You know what is sad? The fact there is a solution out there for homeowners but the political environment makes it near impossible to get those solutions in the property owners' hands. A New England company, Earth Protection Systems, has been trying to get their product "out there" - its incredible, unique and simple to install...yet the bureaucratic nonsense continues to stall their efforts. With each and every passing day beaches are eroding! Perhaps with enough "noise" from homeowners they can demand access and be empowered to save their properties?

Don't do it!

I hope this bill doesn't get off the ground. We don't want our great state to ruin its coast with groins and other permanant structures that starve sand from other beaches down the coast. Its a slippery slope because once you install the first then beaches down the coast need them too because they are not getting any of the sand flowing down. We don't want to end up like New Jersery with its ugly seawalls where there is no beach left! These homeowners need to suck it up and lose heir homes if that is what mother nature decides. You can rebuild inland!

Get the facts

Beachlover is using the old favorite argument about "not becoming NJ" without knowing what a terminal structure is. A properly designed terminal structure is not a hardened structure and will not retain any more sand than is necessary to protect the end of an island from being sucked into an inlet. People argue that we should not mess with the way "Mother Nature" wants to naturally move the sands around. This problem is not caused from trying to fight Mother Nature - it is caused by the MANMADE activities of creating the ICW and inlets to it. Of course, beachlover can't help but throw in the "rich, stupid homeowners" argument. Some of the homeowners affected bought cottages that were FOURTH ROW 30-40 years ago and can't afford to move. These aren't rich people and these aren't mansions. Come to Ocean Isle and talk to some of the people affected there. Also, it's not just homeowners, some $60 million of OIB infrastructure including streets, sewer, electrical, and cable have been sucked into the ocean. Do you want sewer accesses opened into the ocean by erosion? As for the environment, a terminal structure actually improves the turtle and shorebird habitats. Have you ever seen a loggerhead turtle nest boil over? It's an awesome sight to see an endangered species reproduce. The problem is that the nesting area is being reduced as the beach is being sucked into nearby inlets leaving dedicated volunteers to move what few nests can even be established to safer parts of the beach - a risky operation. Finally, did you read that this bill does NOT automatically approve terminal structures? It simply allows that they be studied and gives the Coastal Resource Commission - which is chartered with protecting Carolina beaches - the option to use this tool in the very limited number of areas where it will prevent inlet erosion. It does NOT authorize the use of a jetty, seawall, or any other hardened structure - which is what you actually refer to when you reference New Jersey. I invite all readers to understand these facts and not be swayed by the overly simplistic and simply wrong arguments of people like "beachlover"

Hitting home!

Wow realbeachlover you must live in one of these 4th row houses. Sorry you can't afford to move. Its shows how truly irresponsible builders have been when even the fourth row back is in danger!

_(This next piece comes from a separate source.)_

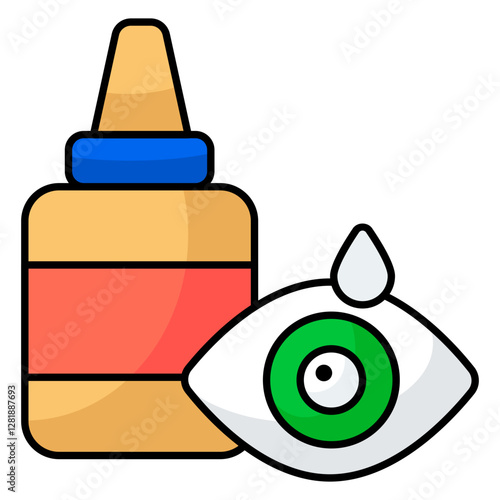 An icon design of dropper bottle with eyeball, eye drops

I know this is just opening a study but I have extensive knowledge of local oceanography and do want to see a move in this direction. Sounds like Oak Island is reaping what they have sewn. When you build in a bad location in the first place how can you be upset when the outcome is bad. Also they should not be able to rebuild especially if the sewer is leaking back into the ocean. I don't think you love the beach you must just love your own property. Pretty shallow "realbeachlover."